Tras las despedidas quedamos solos, pero no dije nada. Esa noche, aunque María Inés lo intentó por mil caminos, no logré ni física ni emocionalmente ponerme en situación de amante.  Sin embargo, en mi cabeza giraban una y otra vez las escenas vislumbradas a través de un simple reflejo, obsesivamente, sobredimensionadas, como en una pesadilla sin terror, pero colmadas de ansiedades. Ni en ese momento ni en los días siguientes.

Los días pasaron desesperadamente lentos esa semana. Cuando llegó el sábado invité a nuestro amigo a cenar a casa. Hasta había conseguido un dorado para la parrilla con el propósito de asegurarme su aceptación.

Esa noche todos mis sentidos estaban alerta y preparados para captar hasta el más mínimo signo de un sentimiento o de una relación. Hugo llegó puntual con un par de botellas de vino, y mi mujer y yo lo esperábamos con una picada ya servida en la galería que daba hacia el jardín. Charlamos por un rato sobre los últimos chismes laborales o sobre las últimas noticias de su familia en Córdoba, y nada indicaba que hubiera otra cosa que una amistad o un compañerismo como cualquier otro.

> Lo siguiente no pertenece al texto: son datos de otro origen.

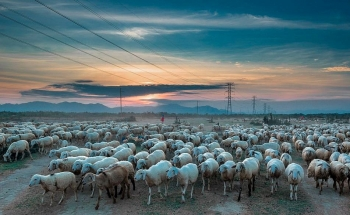 nomadic beauty of a sheep farm in ninh thuan
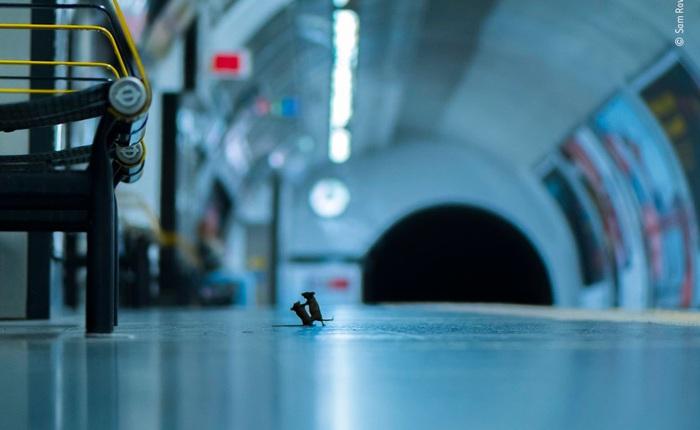 'Chuột đánh nhau dưới tàu điện ngầm' độc đáo trở thành bức ảnh Động vật hoang dã của năm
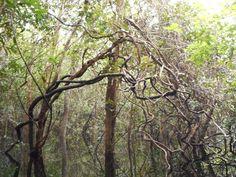 Amazonia - Igarape by Claudia Duarte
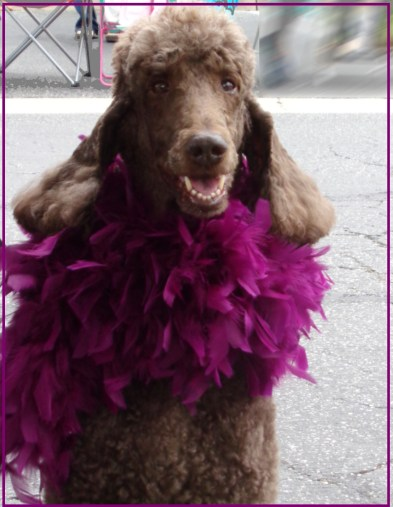 Small Poodle at Large   Poodle Day
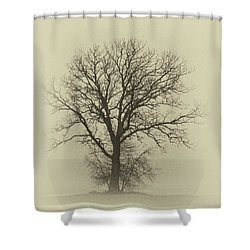 Bare Tree In Fog- Nik Filter Shower Curtain by Nancy Landry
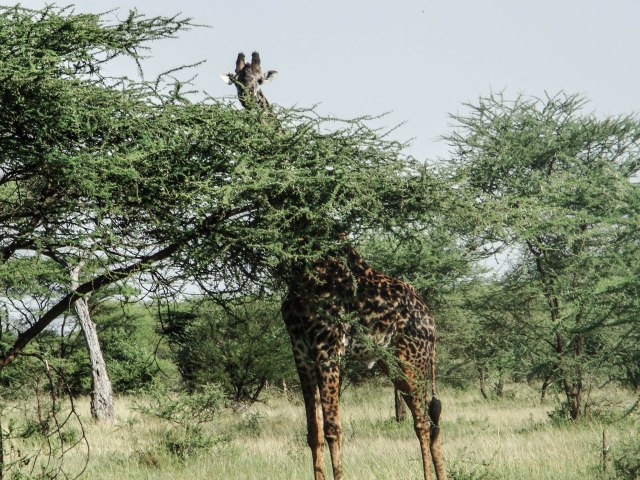S = Serengetti 2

En un momento, aprovechando una llamada telefónica equivocada, me inventé la necesidad de una salida breve hasta la oficina para entregar unas llaves, y tomando el auto, me fui. Sin embargo, estacionando a pocos metros, volví sobre lo andado, y entrando furtivamente a mi propia casa, me oculté tras unas azaleas que bordeaban la galería por el lado que miraba hacia el jardín, y que servían precisamente como separadores visuales para proteger la privacidad de ese ambiente. Desde allí pude observar en forma privilegiada lo que acontecía, sin correr ningún riesgo de ser descubierto.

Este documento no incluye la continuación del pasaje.